Anyway, I’ll wait and see. Maternity leave here is a year, so it will give the child time to show his/her temperament and I can decide. I think there are pros and cons for each type of care, and it’ll just depend on what will be best for the child.

I was just talking to my husband abou this tonight! Must be the Universal Subconscious kicking in.

Here in Oregon , a popular method seems to be a work/rent trade with nannies. They look after your child while you are at work, and in exchange they get to live rent-free in your house, and usually get kitchen access as well. I have a lot of experience with childcare, and I couldn’t get a position like that despite trying numerous times, so I guess there are a lot of people/students who are looking for that sort of work.

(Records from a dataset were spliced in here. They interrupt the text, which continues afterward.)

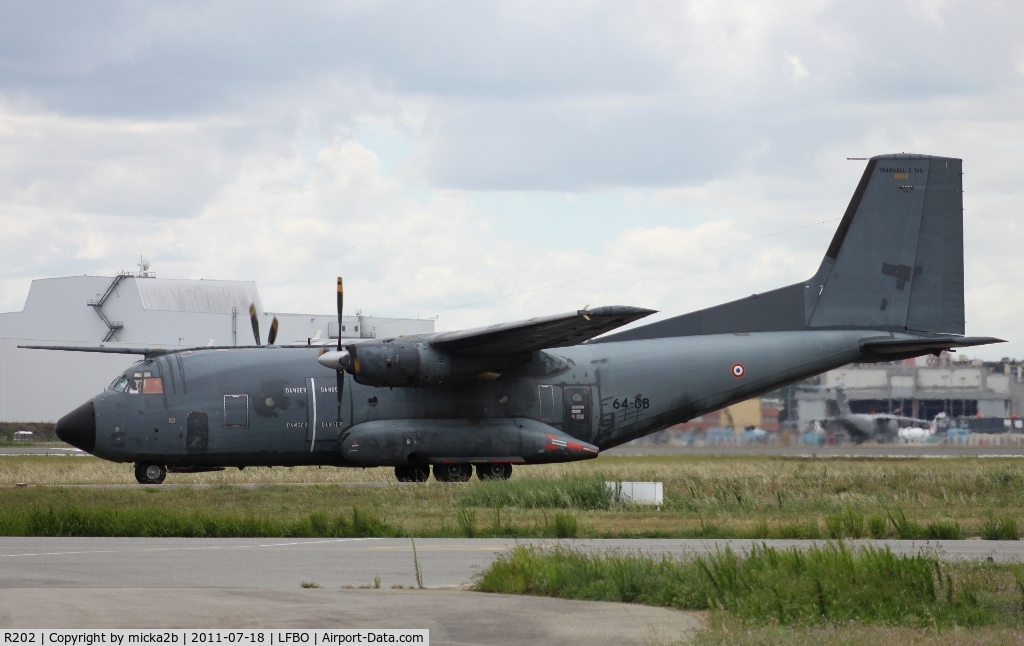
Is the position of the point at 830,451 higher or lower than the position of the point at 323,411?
lower

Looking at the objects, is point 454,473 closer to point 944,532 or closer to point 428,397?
point 428,397

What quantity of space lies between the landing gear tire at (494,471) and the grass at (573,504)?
2872 millimetres

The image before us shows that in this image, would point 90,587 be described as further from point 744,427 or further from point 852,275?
point 744,427

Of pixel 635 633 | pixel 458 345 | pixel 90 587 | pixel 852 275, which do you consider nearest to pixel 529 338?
pixel 458 345

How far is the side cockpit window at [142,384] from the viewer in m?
27.8

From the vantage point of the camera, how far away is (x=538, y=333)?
27.2m

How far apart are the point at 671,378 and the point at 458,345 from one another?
5669 millimetres

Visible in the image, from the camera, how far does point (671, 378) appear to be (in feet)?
98.8

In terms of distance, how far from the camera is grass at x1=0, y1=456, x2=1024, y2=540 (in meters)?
18.9

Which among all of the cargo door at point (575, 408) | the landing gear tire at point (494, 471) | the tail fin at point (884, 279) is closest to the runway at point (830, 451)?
the tail fin at point (884, 279)

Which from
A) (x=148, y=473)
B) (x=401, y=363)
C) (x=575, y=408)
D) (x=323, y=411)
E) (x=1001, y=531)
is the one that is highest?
(x=401, y=363)

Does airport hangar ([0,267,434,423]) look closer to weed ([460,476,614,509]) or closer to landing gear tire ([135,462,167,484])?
landing gear tire ([135,462,167,484])

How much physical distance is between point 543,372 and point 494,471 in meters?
2.66

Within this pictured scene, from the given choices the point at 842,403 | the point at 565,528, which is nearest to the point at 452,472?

Does anyone else have any experience with this?

I am currently staying home w. our 17 month old son. I absolutely love being able to stay home with him and my husband loves having me home. Does that sound disturbingly steeped in patriarchy? Sorry. I promise we are not weirdos. He lets me wear shoes and cut my hair, honest.

I don’t think that there is anything wrong w. daycare at all, for us, it is just so much less stress having me home. My husband has a career with long and unpredictable hours and this is one of the reasons this works out so well for us. I also love spending the whole day with my son. We know a lot of other stay at home moms, so it isn’t isolating for either of us- he gets to see other kids, I get to see other adults.

Also, when we looked into it, daycare would have cost us $2K/month and honestly, that was most of my paycheck at the time. So me working would have been pretty much breaking even for us. I do think that NOT working is setting my career back, probably significantly. I predict that it will be difficult to rejoin the work force in a few years (I plan to return to work when our hypothetical second child goes to school.) It’s just that I don’t care.

We don’t miss the money that I was making b.c we always saved my whole income and lived on just what my husband makes. I mean, it was nice being able to save that much, seriously. But living on one income from the beginning really helped us make this switch with much less stress.